What is asked. Copy these lines word for word, beginning with the line that contains "In the context" and ending with the last line.

Records shown.
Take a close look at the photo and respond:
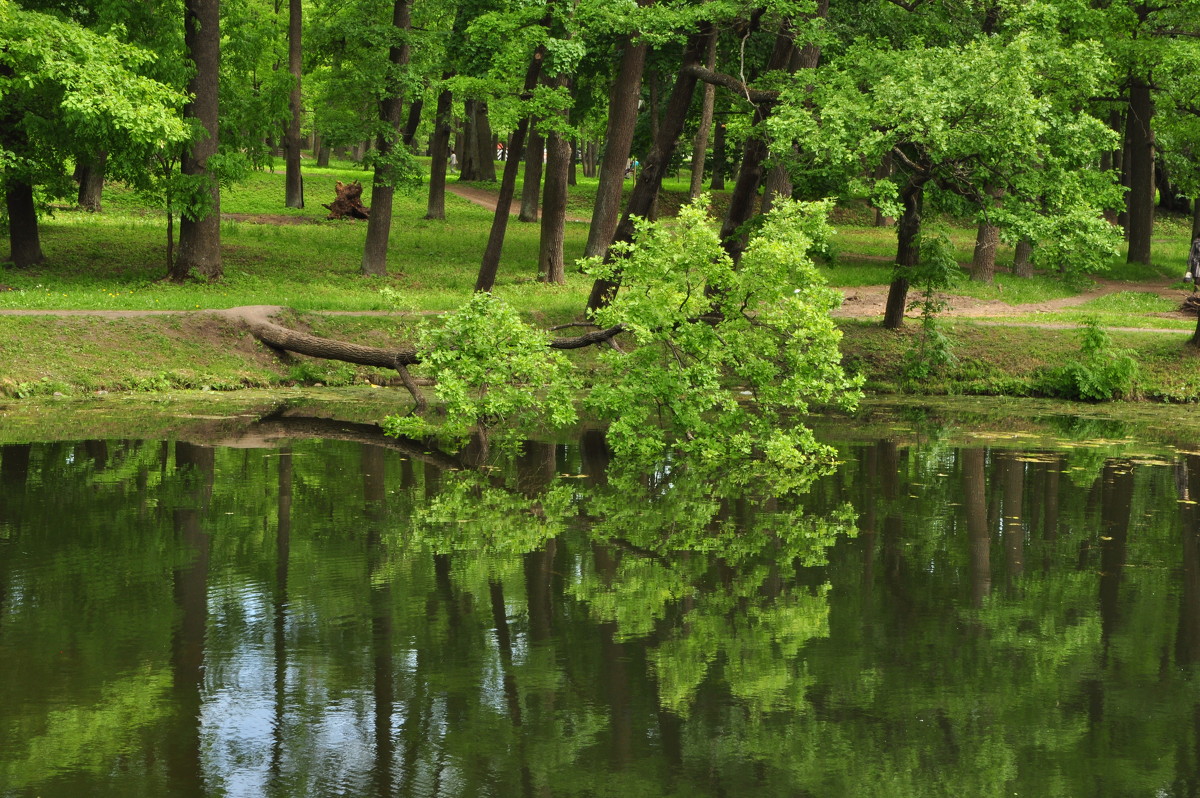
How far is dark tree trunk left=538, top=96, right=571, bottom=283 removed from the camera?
2984cm

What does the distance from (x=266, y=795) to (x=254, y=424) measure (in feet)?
39.0

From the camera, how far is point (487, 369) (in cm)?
1644

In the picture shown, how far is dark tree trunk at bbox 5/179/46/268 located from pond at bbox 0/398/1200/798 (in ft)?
42.9

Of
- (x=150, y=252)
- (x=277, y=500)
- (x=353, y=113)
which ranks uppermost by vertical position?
(x=353, y=113)

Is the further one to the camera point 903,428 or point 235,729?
point 903,428

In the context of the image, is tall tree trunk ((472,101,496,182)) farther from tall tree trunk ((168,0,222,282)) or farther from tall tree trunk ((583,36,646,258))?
tall tree trunk ((168,0,222,282))

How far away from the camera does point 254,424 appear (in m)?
17.8

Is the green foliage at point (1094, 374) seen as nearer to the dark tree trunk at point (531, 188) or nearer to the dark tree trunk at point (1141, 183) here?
the dark tree trunk at point (1141, 183)

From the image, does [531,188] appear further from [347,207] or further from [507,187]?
[507,187]

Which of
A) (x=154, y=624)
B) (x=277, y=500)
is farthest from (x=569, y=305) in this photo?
(x=154, y=624)

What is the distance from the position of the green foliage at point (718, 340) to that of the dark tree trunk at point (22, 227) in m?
15.9

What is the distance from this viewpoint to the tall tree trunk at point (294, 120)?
36.9 meters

Final answer.
In the context of the image, is tall tree trunk ((472,101,496,182)) farther from tall tree trunk ((168,0,222,282)) or farther from tall tree trunk ((583,36,646,258))?
tall tree trunk ((168,0,222,282))

How far away from the camera does point 254,424 appear (in m)?
17.8

Is the green foliage at point (1094, 374) seen as nearer to the dark tree trunk at point (531, 188) or nearer to the dark tree trunk at point (1141, 183) here?
the dark tree trunk at point (1141, 183)

From the image, does [531,188] appear further from [347,207] or further from [507,187]?
[507,187]

Which of
A) (x=154, y=624)
B) (x=277, y=500)
is farthest from (x=569, y=305) in this photo?
(x=154, y=624)

What is the distance from the position of the green foliage at point (718, 340) to that of the dark tree trunk at point (22, 227) in m?
15.9

What is the distance from this viewpoint to the tall tree trunk at point (294, 120)?
36.9 meters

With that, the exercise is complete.